INFOGRAPHIC: The sprouting market for manganese fertilizer in Brazil

Manganese is primarily known for its use in steel production, which makes up about 90% of the metal’s demand. However, manganese is also an essential micronutrient that is needed for plant life.

Brazil is the world's largest exporter of soybeans, but it is finding widespread manganese deficiencies are hurting crop yields. This creates a new opportunity for high-grade manganese producers.

Courtesy of: Visual Capitalist

Manganese fertilizer infographic presented by: Cancana

Manganese is primarily known for its uses in steel production, which makes up about 90% of the metal’s demand. However, it is less known for its important uses in batteries and particularly fertilizers.

Manganese is an essential micronutrient that is needed for plant and animal life. While it is needed in lesser amounts than the major fertilizer elements (N, P, K), the metal is essential for healthy growth of plants. There is no substitute for manganese in crops as it is needed chemically for photosynthesis.

Manganese is sufficient in most soils to supply crop needs, but may be deficient in dry conditions, sandy soils, high organic matter soils (especially peat and muck), and soils with high pH.

As the world’s largest net agricultural supplier, Brazil is the world’s breadbasket and agribusiness makes up almost a quarter of the country’s GDP.


Brazil produces 30% of the world’s soybeans and is also the crop’s #1 exporter with 41% of all shipments. Growth in soybean production is not stopping, and it continues to expand by 14.1% per year in Amazonian states, covering over eight million hectares.

However, there is a major problem for these farmers. This soil tends to be low in manganese micronutrients. Balanced plant nutrition with micronutrients can increase soybean yield by approximately 30%, yet manganese is the most common deficiency noted in soybean production in Brazil. Without it, farmers cannot maximize crop yield or revenues.


Not just any type of manganese will do. It has to be both high-purity and high-grade. Crops are eaten directly or indirectly by humans, so manganese must not have significant levels of heavy metals such as arsenic, cadmium, mercury, lead, or chromium. Brazil has specific regulations on the level of contaminants allowed, and therefore high-purity manganese is needed.

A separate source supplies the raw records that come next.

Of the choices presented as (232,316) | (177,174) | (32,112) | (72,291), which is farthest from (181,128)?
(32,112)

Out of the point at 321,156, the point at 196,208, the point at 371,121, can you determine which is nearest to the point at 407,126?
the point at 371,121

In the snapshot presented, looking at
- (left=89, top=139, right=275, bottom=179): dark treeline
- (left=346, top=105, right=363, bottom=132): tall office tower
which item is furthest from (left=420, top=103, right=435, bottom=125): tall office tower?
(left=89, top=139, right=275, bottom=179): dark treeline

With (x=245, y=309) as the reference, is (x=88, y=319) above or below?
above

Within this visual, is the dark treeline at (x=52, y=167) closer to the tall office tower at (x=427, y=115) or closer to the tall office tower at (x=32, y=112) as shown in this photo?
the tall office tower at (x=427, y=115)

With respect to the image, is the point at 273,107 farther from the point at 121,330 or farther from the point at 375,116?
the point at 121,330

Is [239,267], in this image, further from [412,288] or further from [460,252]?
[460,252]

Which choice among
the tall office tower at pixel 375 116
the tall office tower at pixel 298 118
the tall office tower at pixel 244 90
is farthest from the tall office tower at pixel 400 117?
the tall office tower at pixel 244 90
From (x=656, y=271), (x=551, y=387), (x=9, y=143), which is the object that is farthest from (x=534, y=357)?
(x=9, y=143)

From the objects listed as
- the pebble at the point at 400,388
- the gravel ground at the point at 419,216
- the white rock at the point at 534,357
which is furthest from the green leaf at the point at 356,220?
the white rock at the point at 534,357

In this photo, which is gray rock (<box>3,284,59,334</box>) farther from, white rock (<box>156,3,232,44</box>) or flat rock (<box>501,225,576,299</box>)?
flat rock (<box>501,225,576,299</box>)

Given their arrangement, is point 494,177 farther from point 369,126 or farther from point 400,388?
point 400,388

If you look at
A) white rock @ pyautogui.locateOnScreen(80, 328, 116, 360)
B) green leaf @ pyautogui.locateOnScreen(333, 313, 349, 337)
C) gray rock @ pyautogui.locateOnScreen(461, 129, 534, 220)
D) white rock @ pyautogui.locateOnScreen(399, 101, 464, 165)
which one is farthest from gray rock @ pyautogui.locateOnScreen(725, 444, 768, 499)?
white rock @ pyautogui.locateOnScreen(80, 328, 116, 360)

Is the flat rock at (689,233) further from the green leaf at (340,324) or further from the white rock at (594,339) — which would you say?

Manganese also has to be high-grade. Many fertilizer and feed applications call for high-grade ores with a minimum grade of 48%. As a result, more than a 30% premium is paid for high-grade, high-purity manganese ore.


Of particular interest is Mato Grosso, which uses more manganese than any other state in Brazil. This state is expected to account for 43.7% of the additional fertilizer and feed demand of manganese over the coming years, and high-grade sources of ore in this area will be particularly strategic.